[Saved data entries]
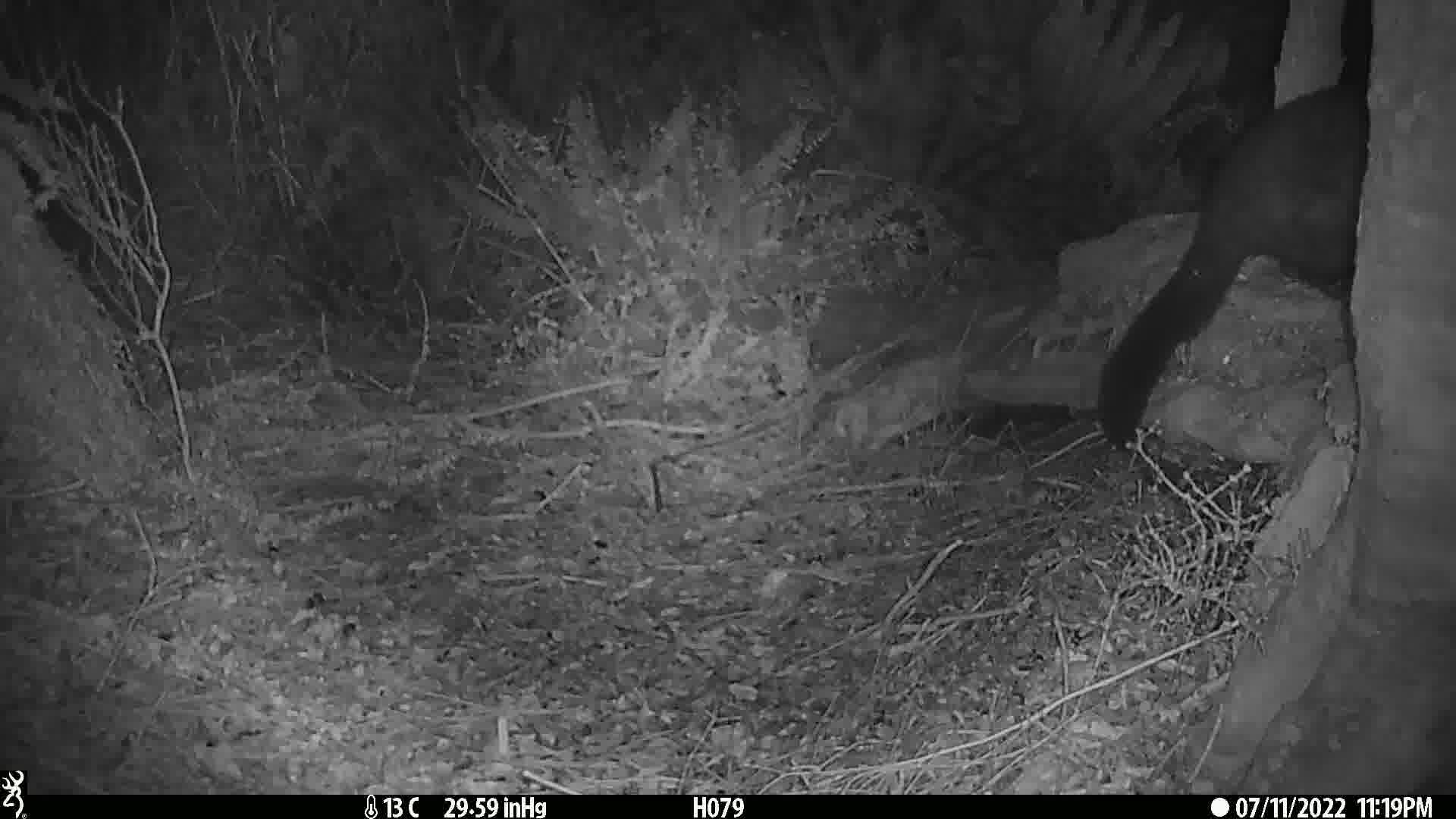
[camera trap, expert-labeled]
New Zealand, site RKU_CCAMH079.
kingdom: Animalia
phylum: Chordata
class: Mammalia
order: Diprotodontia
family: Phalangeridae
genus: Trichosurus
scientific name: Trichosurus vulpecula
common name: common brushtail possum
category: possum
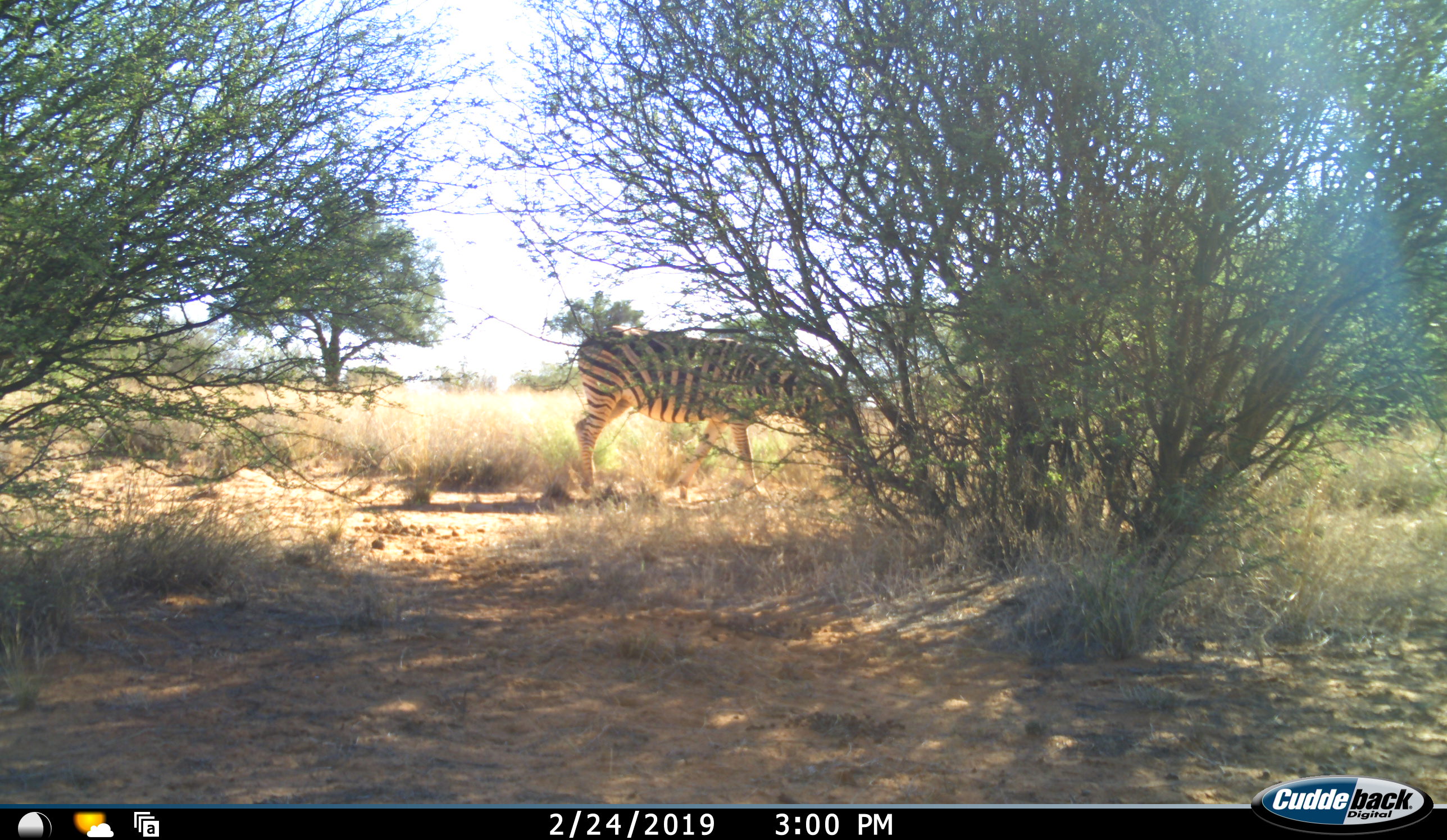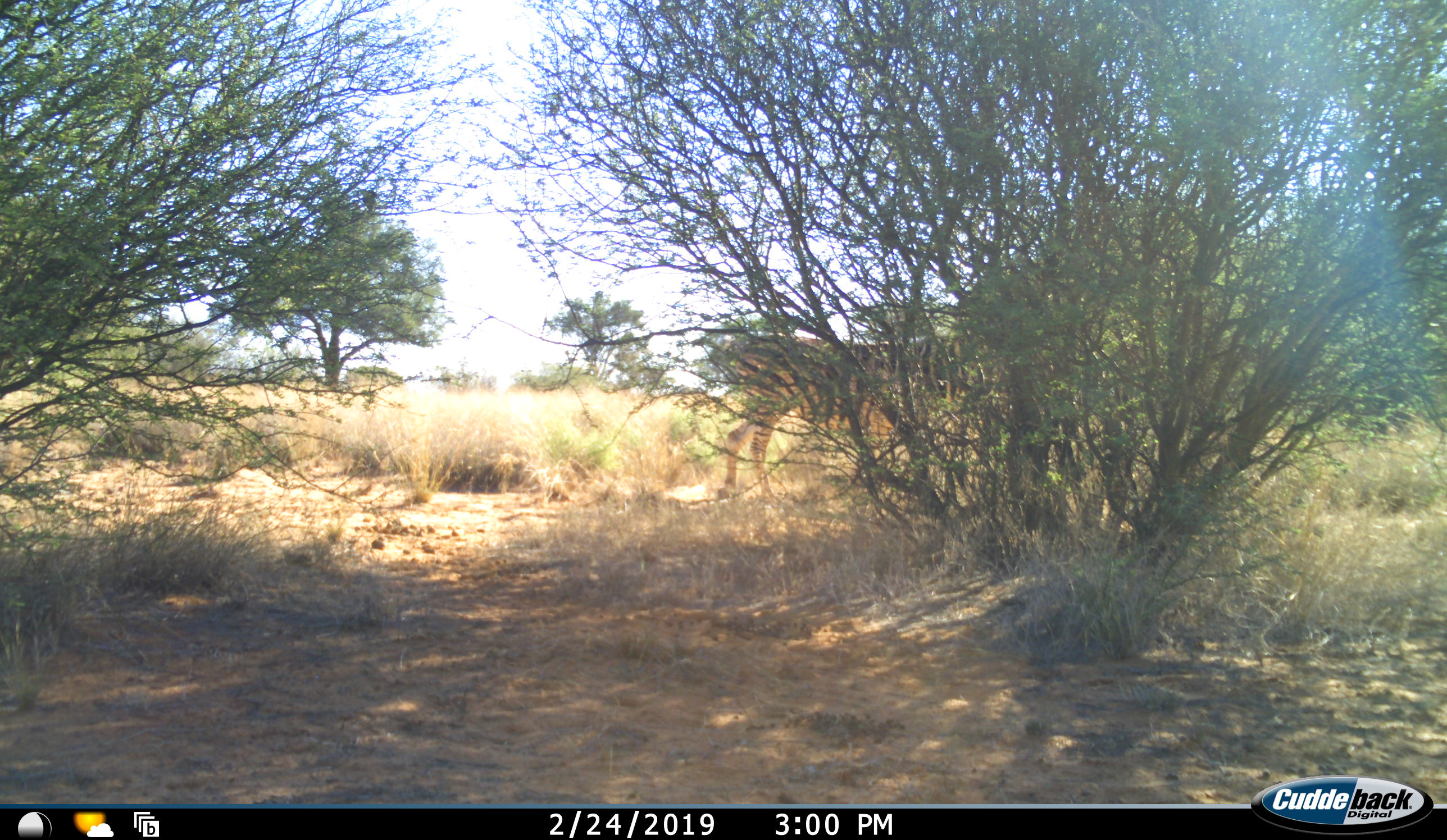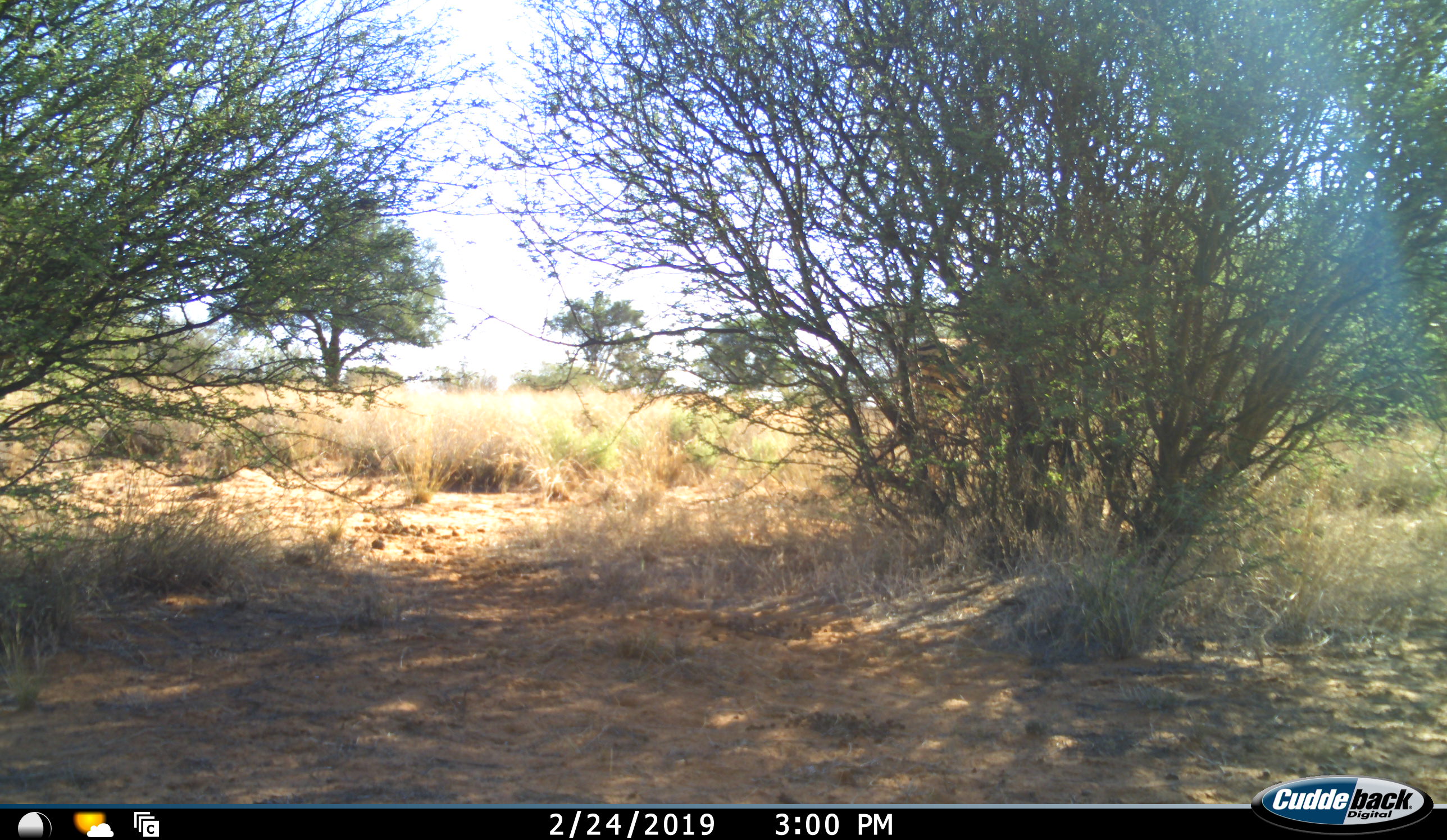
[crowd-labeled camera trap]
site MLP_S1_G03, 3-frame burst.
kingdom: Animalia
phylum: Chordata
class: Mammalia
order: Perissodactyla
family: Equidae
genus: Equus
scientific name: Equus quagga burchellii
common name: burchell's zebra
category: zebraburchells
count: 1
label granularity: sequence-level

** Work to be completed **
Every line above should be returned exactly; the pictures stay out.

** Your response **
[camera trap, expert-labeled]
New Zealand, site RKU_CCAMH079.
kingdom: Animalia
phylum: Chordata
class: Mammalia
order: Diprotodontia
family: Phalangeridae
genus: Trichosurus
scientific name: Trichosurus vulpecula
common name: common brushtail possum
category: possum
[crowd-labeled camera trap]
site MLP_S1_G03, 3-frame burst.
kingdom: Animalia
phylum: Chordata
class: Mammalia
order: Perissodactyla
family: Equidae
genus: Equus
scientific name: Equus quagga burchellii
common name: burchell's zebra
category: zebraburchells
count: 1
label granularity: sequence-level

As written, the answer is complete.